Beneath this line sits some data. Return only its lines from the one holding "PawHut Cat Tree" through the one holding "Belted Black Shirt-Dress", inclusive, exactly, with the images removed.

§ **Extracted information**:
---*---

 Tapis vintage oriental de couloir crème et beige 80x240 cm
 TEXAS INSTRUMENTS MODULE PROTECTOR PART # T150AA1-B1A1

---*---

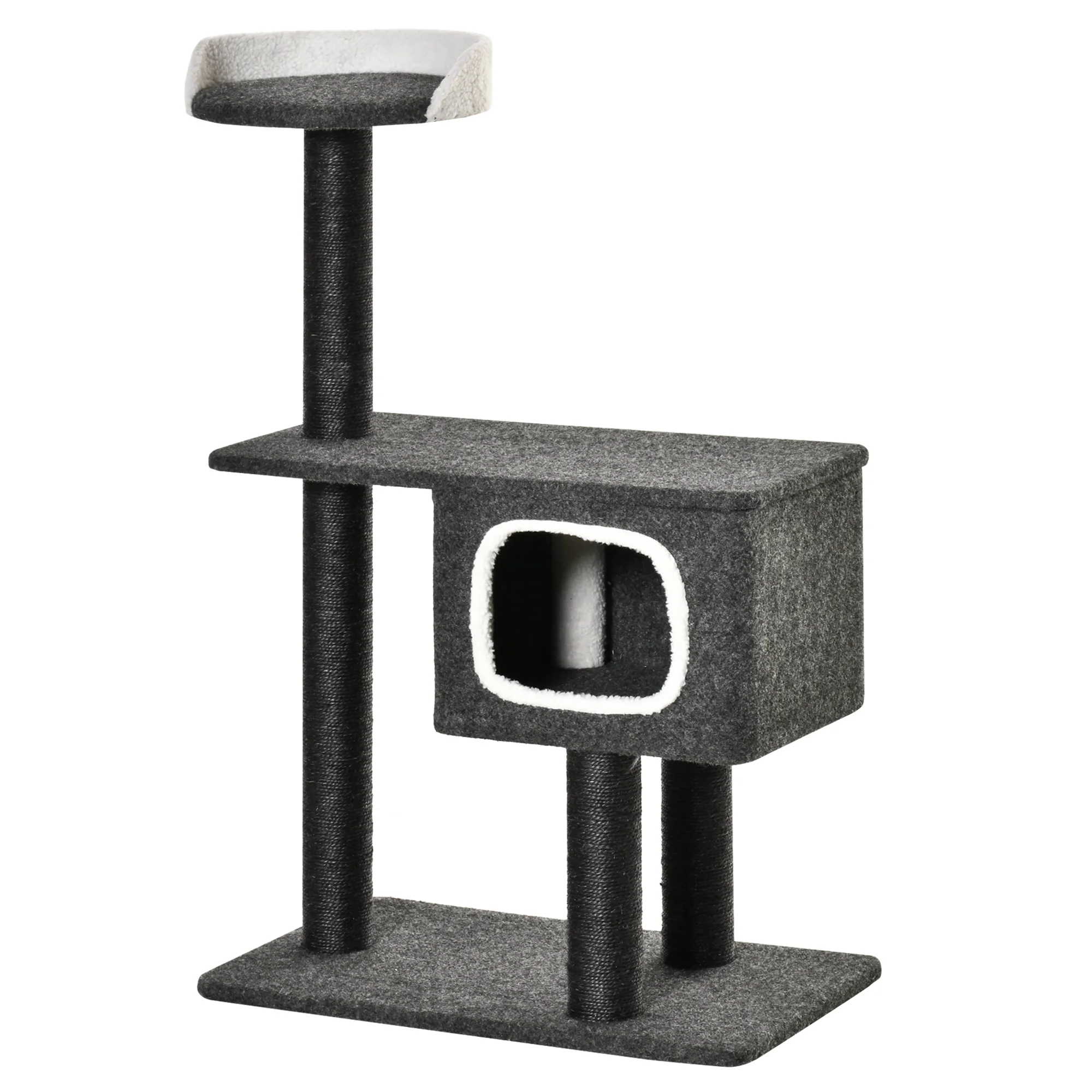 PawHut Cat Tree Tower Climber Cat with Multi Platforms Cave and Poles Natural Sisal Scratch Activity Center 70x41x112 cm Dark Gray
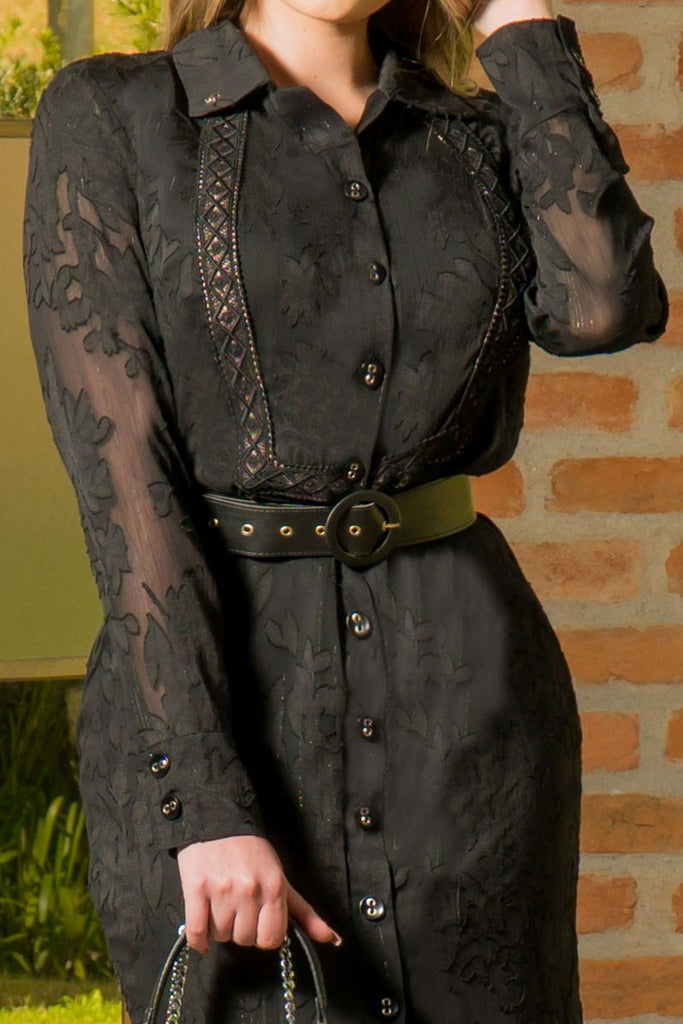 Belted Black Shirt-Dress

---*---

§ **Solved exercise**:
 PawHut Cat Tree Tower Climber Cat with Multi Platforms Cave and Poles Natural Sisal Scratch Activity Center 70x41x112 cm Dark Gray
 Belted Black Shirt-Dress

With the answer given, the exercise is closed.